Paddy Kennedy (Rep Labour) took Central from John Brennan (National Democrats) and Kennedy did not join SDLP. Arguably the NDP were the actual winners as they threw their party organisation behind the new SDLP.

While the 1969 Re-Alignment was against a background of Civil Rights, the 1973 (the first to the new Stormont Assembly)  Re-Alignment was against the background of violence.

The re-Alignment of 2019 is against the background of BREXIT as well as a  Stormont Assembly that has been suspended for two years and a declining SDLP vote, They lost all three of their Westminster seats in 2017.

SDLP has tried to reach out to unreceptive unionists and “middle” ground in Norn Iron. All they have succeeded doing is losing votes.

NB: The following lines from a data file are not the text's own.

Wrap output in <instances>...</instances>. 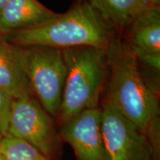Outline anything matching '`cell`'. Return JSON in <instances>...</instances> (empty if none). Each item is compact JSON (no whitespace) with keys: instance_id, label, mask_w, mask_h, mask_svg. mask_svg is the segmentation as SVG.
I'll return each mask as SVG.
<instances>
[{"instance_id":"6da1fadb","label":"cell","mask_w":160,"mask_h":160,"mask_svg":"<svg viewBox=\"0 0 160 160\" xmlns=\"http://www.w3.org/2000/svg\"><path fill=\"white\" fill-rule=\"evenodd\" d=\"M108 77L106 99L160 147L159 87L146 79L135 53L117 36L107 48Z\"/></svg>"},{"instance_id":"7a4b0ae2","label":"cell","mask_w":160,"mask_h":160,"mask_svg":"<svg viewBox=\"0 0 160 160\" xmlns=\"http://www.w3.org/2000/svg\"><path fill=\"white\" fill-rule=\"evenodd\" d=\"M117 31L88 4L75 2L67 12L48 22L2 36L22 48L47 46L63 50L89 46L107 49Z\"/></svg>"},{"instance_id":"3957f363","label":"cell","mask_w":160,"mask_h":160,"mask_svg":"<svg viewBox=\"0 0 160 160\" xmlns=\"http://www.w3.org/2000/svg\"><path fill=\"white\" fill-rule=\"evenodd\" d=\"M62 51L67 73L57 117L60 125L85 110L97 108L108 77L107 49L85 46Z\"/></svg>"},{"instance_id":"277c9868","label":"cell","mask_w":160,"mask_h":160,"mask_svg":"<svg viewBox=\"0 0 160 160\" xmlns=\"http://www.w3.org/2000/svg\"><path fill=\"white\" fill-rule=\"evenodd\" d=\"M24 48L32 93L45 111L57 119L67 73L62 51L47 46Z\"/></svg>"},{"instance_id":"5b68a950","label":"cell","mask_w":160,"mask_h":160,"mask_svg":"<svg viewBox=\"0 0 160 160\" xmlns=\"http://www.w3.org/2000/svg\"><path fill=\"white\" fill-rule=\"evenodd\" d=\"M102 133L108 160H156L148 137L107 100L101 107Z\"/></svg>"},{"instance_id":"8992f818","label":"cell","mask_w":160,"mask_h":160,"mask_svg":"<svg viewBox=\"0 0 160 160\" xmlns=\"http://www.w3.org/2000/svg\"><path fill=\"white\" fill-rule=\"evenodd\" d=\"M7 135L27 142L49 158L57 147L53 120L34 96L13 99Z\"/></svg>"},{"instance_id":"52a82bcc","label":"cell","mask_w":160,"mask_h":160,"mask_svg":"<svg viewBox=\"0 0 160 160\" xmlns=\"http://www.w3.org/2000/svg\"><path fill=\"white\" fill-rule=\"evenodd\" d=\"M61 125L60 137L71 146L78 160H108L101 108L85 110Z\"/></svg>"},{"instance_id":"ba28073f","label":"cell","mask_w":160,"mask_h":160,"mask_svg":"<svg viewBox=\"0 0 160 160\" xmlns=\"http://www.w3.org/2000/svg\"><path fill=\"white\" fill-rule=\"evenodd\" d=\"M0 88L13 99L33 96L26 72L25 48L0 34Z\"/></svg>"},{"instance_id":"9c48e42d","label":"cell","mask_w":160,"mask_h":160,"mask_svg":"<svg viewBox=\"0 0 160 160\" xmlns=\"http://www.w3.org/2000/svg\"><path fill=\"white\" fill-rule=\"evenodd\" d=\"M58 14L38 0H9L0 12V34L37 27Z\"/></svg>"},{"instance_id":"30bf717a","label":"cell","mask_w":160,"mask_h":160,"mask_svg":"<svg viewBox=\"0 0 160 160\" xmlns=\"http://www.w3.org/2000/svg\"><path fill=\"white\" fill-rule=\"evenodd\" d=\"M133 51L160 54V8L151 5L132 22L127 28Z\"/></svg>"},{"instance_id":"8fae6325","label":"cell","mask_w":160,"mask_h":160,"mask_svg":"<svg viewBox=\"0 0 160 160\" xmlns=\"http://www.w3.org/2000/svg\"><path fill=\"white\" fill-rule=\"evenodd\" d=\"M88 3L117 31L127 29L136 18L151 6L148 0H75Z\"/></svg>"},{"instance_id":"7c38bea8","label":"cell","mask_w":160,"mask_h":160,"mask_svg":"<svg viewBox=\"0 0 160 160\" xmlns=\"http://www.w3.org/2000/svg\"><path fill=\"white\" fill-rule=\"evenodd\" d=\"M0 156L4 160H51L34 146L10 135L0 142Z\"/></svg>"},{"instance_id":"4fadbf2b","label":"cell","mask_w":160,"mask_h":160,"mask_svg":"<svg viewBox=\"0 0 160 160\" xmlns=\"http://www.w3.org/2000/svg\"><path fill=\"white\" fill-rule=\"evenodd\" d=\"M13 98L0 88V134L7 135Z\"/></svg>"},{"instance_id":"5bb4252c","label":"cell","mask_w":160,"mask_h":160,"mask_svg":"<svg viewBox=\"0 0 160 160\" xmlns=\"http://www.w3.org/2000/svg\"><path fill=\"white\" fill-rule=\"evenodd\" d=\"M133 51L135 53L139 63H142L144 65L147 66L149 68L154 70L156 72L159 73L160 68V54H153V53H149L139 51H133Z\"/></svg>"},{"instance_id":"9a60e30c","label":"cell","mask_w":160,"mask_h":160,"mask_svg":"<svg viewBox=\"0 0 160 160\" xmlns=\"http://www.w3.org/2000/svg\"><path fill=\"white\" fill-rule=\"evenodd\" d=\"M9 0H0V12L2 11V9L5 8V6L7 5Z\"/></svg>"},{"instance_id":"2e32d148","label":"cell","mask_w":160,"mask_h":160,"mask_svg":"<svg viewBox=\"0 0 160 160\" xmlns=\"http://www.w3.org/2000/svg\"><path fill=\"white\" fill-rule=\"evenodd\" d=\"M150 4L153 6H159L160 0H148Z\"/></svg>"},{"instance_id":"e0dca14e","label":"cell","mask_w":160,"mask_h":160,"mask_svg":"<svg viewBox=\"0 0 160 160\" xmlns=\"http://www.w3.org/2000/svg\"><path fill=\"white\" fill-rule=\"evenodd\" d=\"M2 137H3V136L2 134H0V142H1V140H2Z\"/></svg>"},{"instance_id":"ac0fdd59","label":"cell","mask_w":160,"mask_h":160,"mask_svg":"<svg viewBox=\"0 0 160 160\" xmlns=\"http://www.w3.org/2000/svg\"><path fill=\"white\" fill-rule=\"evenodd\" d=\"M0 160H4V159H2V157H1V156H0Z\"/></svg>"}]
</instances>
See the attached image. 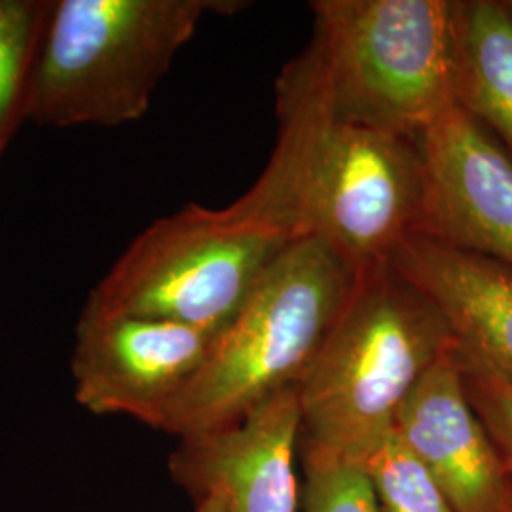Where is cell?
<instances>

Norn Iron does not work. It is time that SDLP re-discovered its roots.

Yes, John Hume said “you cant eat a flag”. True of course but there are SDLP politicians who would eat the European flag for dinner and eat the LGBT flag for dessert. All good of course…but uniquely, the National Flag of Ireland gives them indigestion.

It is time that nonsense stopped. There is no shame in being Irish and the “letsgetalongerist” tail that wags the SDLP dog, needs to understand that.

Earlier today, in Newry, SDLP voted by 70% to 30% to form a partnership with Fianna Fáil. Thus all-Ireland politics has been embraced.

This 70-30 split just about mirrors my own views. Within the 70%, there are people who are enthusiastic and there are people like myself who would have misgivings. I don’t worry too much that SDLP is “centre-left” and Fianna Fáil are “centre right”. After all the Alliance Party is “centre right” and my own view about Socialism is that “socialism is what socialism does”.

Within the 30% who voted against the merger, there are people who will accept that it was a democratic decision of the Party and go along with it. And there are people who will find it hard to take and maybe leave the Party.

Maybe the SDLP needs to take a step back before moving forward. But there are council elections in May. Many candidates have been chosen already. This includes people who would have voted against the merger. As things stand, they will be on the ballot paper alongside the SDLP logo.

I sincerely hope that those who cannot accept this decision, stand down as SDLP candidates NOW. We could have the ridiculous decision that some get elected as SDLP councillors and maybe later in the year have a very public, teary-eyed twinge of conscience and they will leave SDLP….but not the council chamber.